# Northwest Iowa



## joel druley (Sep 6, 2010)

Any updates on the Northwest Iowa trial at Webb, Iowa?


----------



## Philip Carson (Mar 17, 2009)

joel druley said:


> Any updates on the Northwest Iowa trial at Webb, Iowa?


Heard 33 dogs called back from Open marks. Don't know numbers. Sorry


----------



## joel druley (Sep 6, 2010)

Can some one post the open and qualified all age results? Any updates on the Amateur and the derby? Thank you.


----------



## DJSchuur (Dec 9, 2006)

I Heard James Hurst won the open not sure of the other placements


----------



## Big River (May 9, 2010)

Unofficial Open Results:

1st #6 Jazzy o/h hurst
2nd #20 Blaze o/Steele h/unger
3rd #43 Louie o/h schweikert
4th #15 Rough o/ Steele h/ unger
RJ #27 o/Hansen h/eckett
Jams: 5,11,34,49,51


----------



## TRUEBLUE (Aug 27, 2007)

Congratulations to Tim Springer and owner Scott Miles for the win in the derby
James Hurst


----------



## byounglove (Mar 2, 2005)

Was 4th in open Jaybar Rough Em Up?
Congrats to ken and Gary!!


----------



## Rainmaker (Feb 27, 2005)

Congrats Tim & Lauren and owners, another nice weekend for Team Dynamic, 4th (URO1 D.A.C.'s Carrie C.C. RA SH ) and RJ (Rainmakers Mystic Mila) in the Qual, 1st (Diamondback's Black Hawks) and 2 Jams (siblings Port Bay's TNT Dynamite Dyna and TNT's One of the Boys) in the Derby, not too shabby. 

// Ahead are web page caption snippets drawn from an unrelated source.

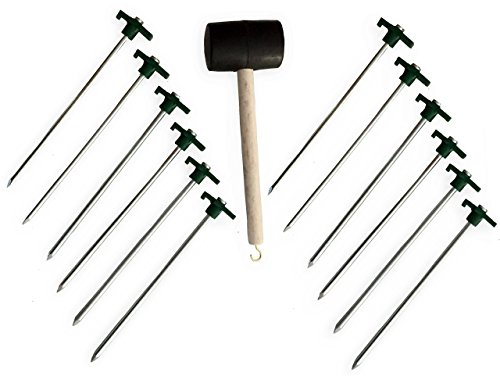KM Vulcano Tent Kit II , set of 12 Heavy Duty Tent Tarp Peg Stakes and Rubber Mallet with Hook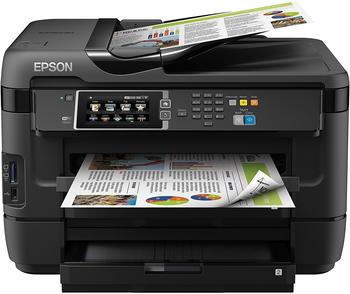 Epson WF 7620 Dtwf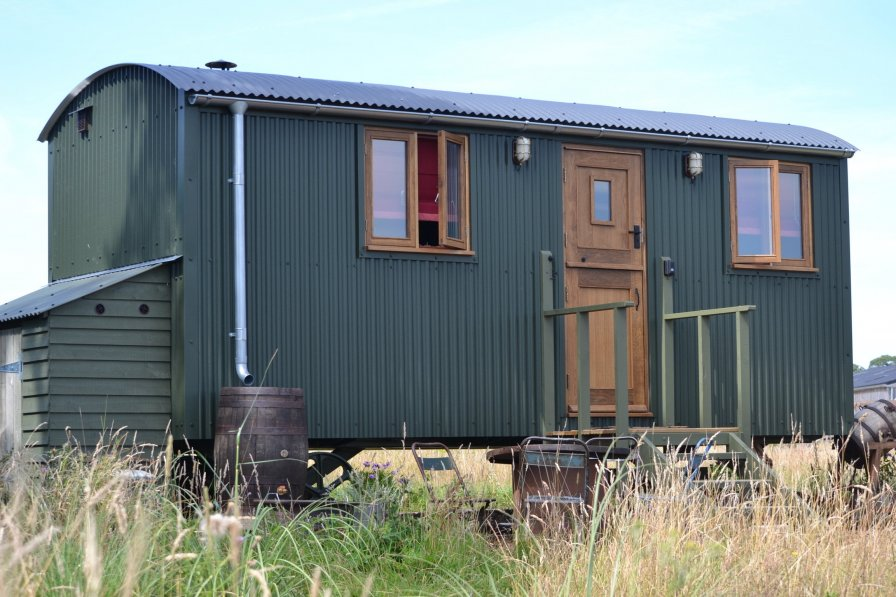 Cabin in United Kingdom, Hethersett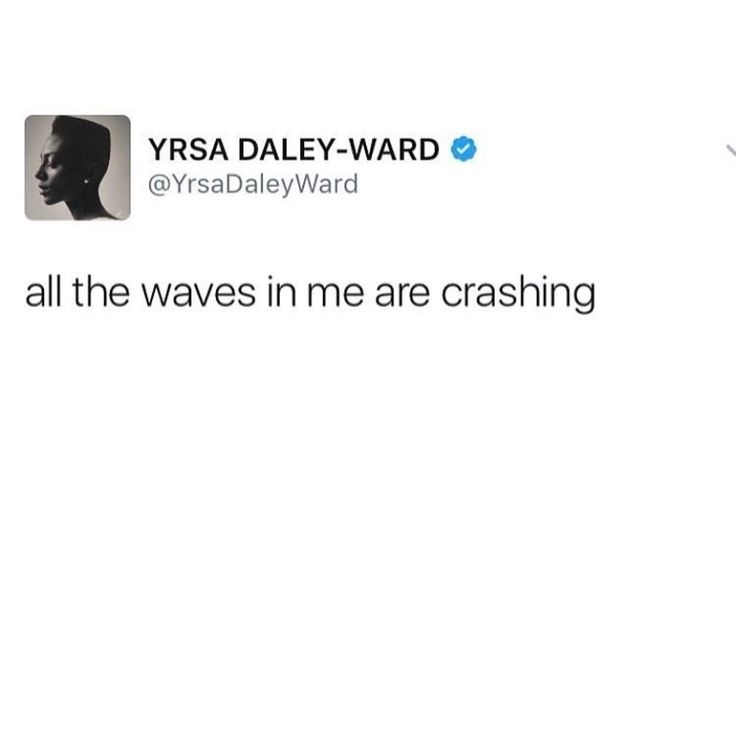 31 best Yrsa Daley-Ward images on Pinterest | Bookstores ...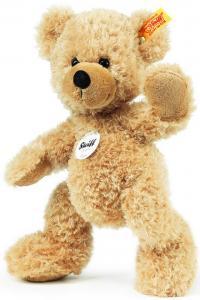 Teddybjörnen Fynn, 28cm från Steiff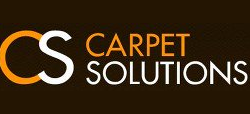 Carpet-Solutions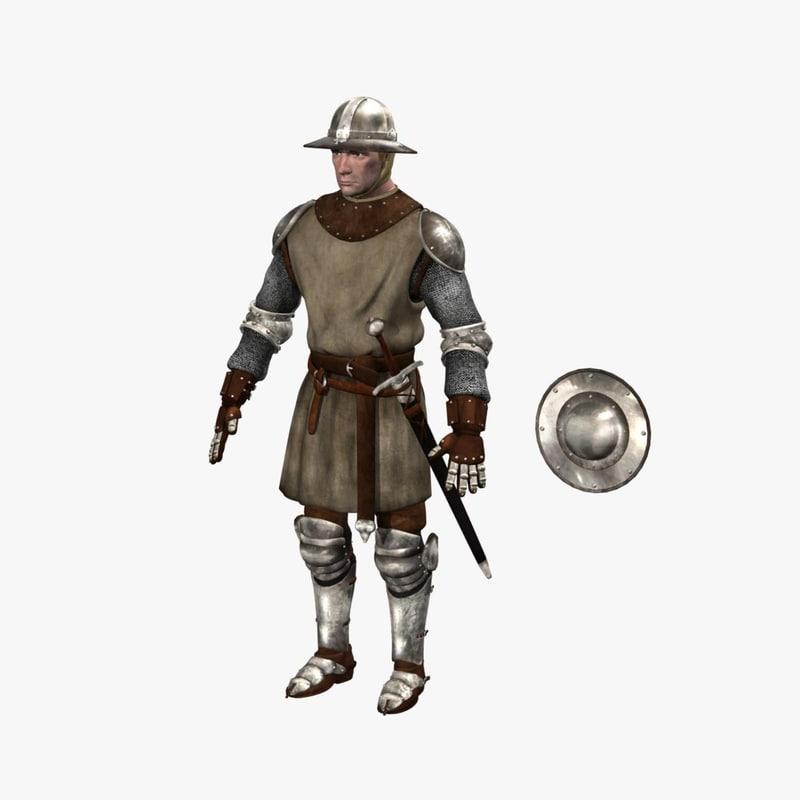 3d foot soldier medieval model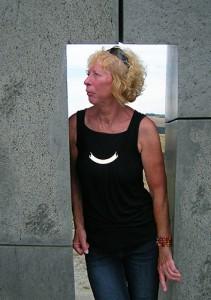 Iris von Goessel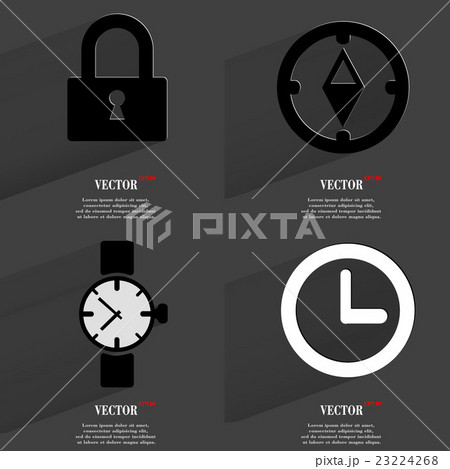 Set of fashionable icons, trending symbols. Flat dのイラスト素材 [23224268] - PIXTA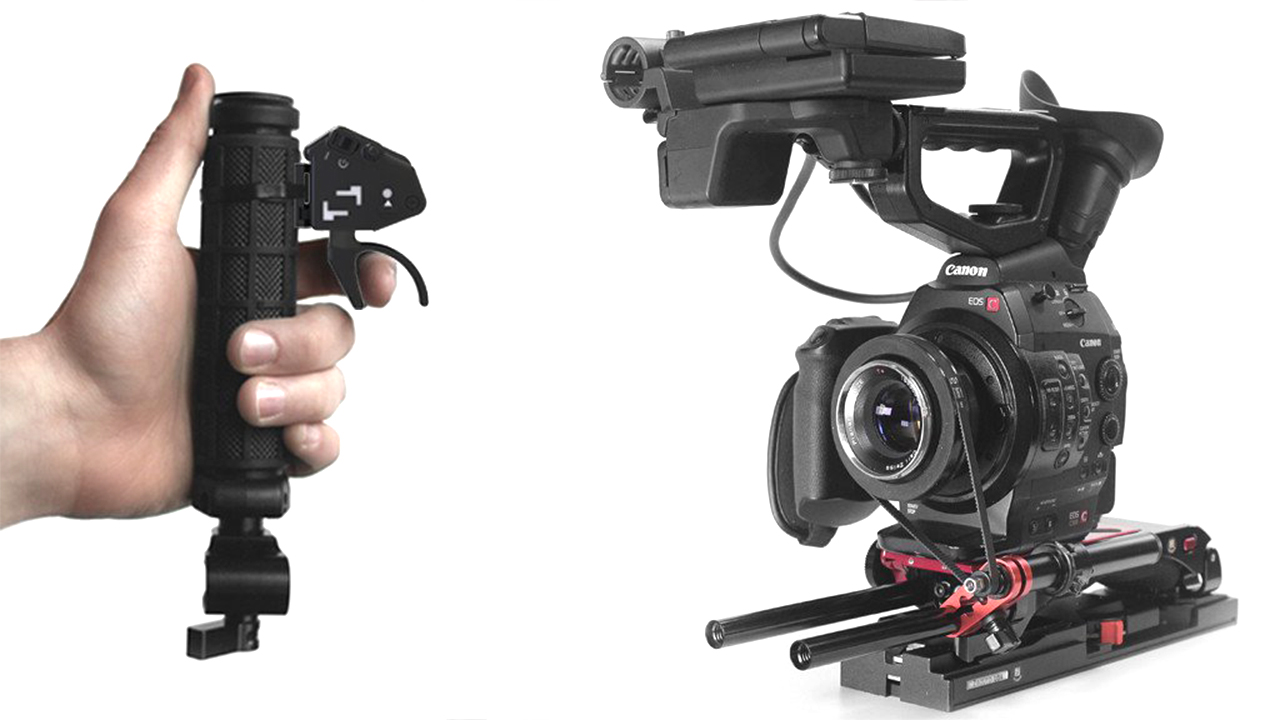 Silencer Air - Trigger-Happy Wireless Follow Focus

Congratulations to Bob & Ann Heise and Isaac Langerud with the Qual win for Princess!


----------



## Rainmaker (Feb 27, 2005)

TRUEBLUE said:


> Congratulations to Tim Springer and owner Scott Miles for the win in the derby
> James Hurst


Nice when mom wins the Open and pup wins the derby, congratulations to all.


----------



## sure (Sep 17, 2012)

Congrats to a great guy, Jim Hurst from Beck Kennels. What an honor to watch you and Jazz this weekend, as close to 4 perfect series you can get! What a wonderful team! A true display of respect and trust. Congrats on that FC title and good luck at the Amtr National!!! Also a big congrats to Tim Springer and Lauren for the Win with Jazz's daughter! in the derby a trueblue weekend for sure.


----------



## TRUEBLUE (Aug 27, 2007)

Sure,
Thanks for the kind words, however, just a couple of clarifications.
Both Jazz and I were trained by Rorem Retrievers, and the title she received this weekend was to finish her AFC.
Again , thanks


----------



## stonybrook (Nov 18, 2005)

Anyone have full Derby and Qual results? Congrats to all that have been mentioned already.


----------



## Marty Bullington (Dec 15, 2005)

Congrats to Isaac Langerud and Chapel Hill Retrievers on a great trial with his string of young dogs!!!


----------



## joel druley (Sep 6, 2010)

Can some one please post the results of the amateur? Thank you.


----------



## joel druley (Sep 6, 2010)

I just saw the trial results posted on Entry Express. Congratulations to Tux, Redwing, Naughty, Air, and Otter and their owners and handlers on their respective placements. Some Sioux Valley Club Dogs are breaking out. Good Job guys & gals.


----------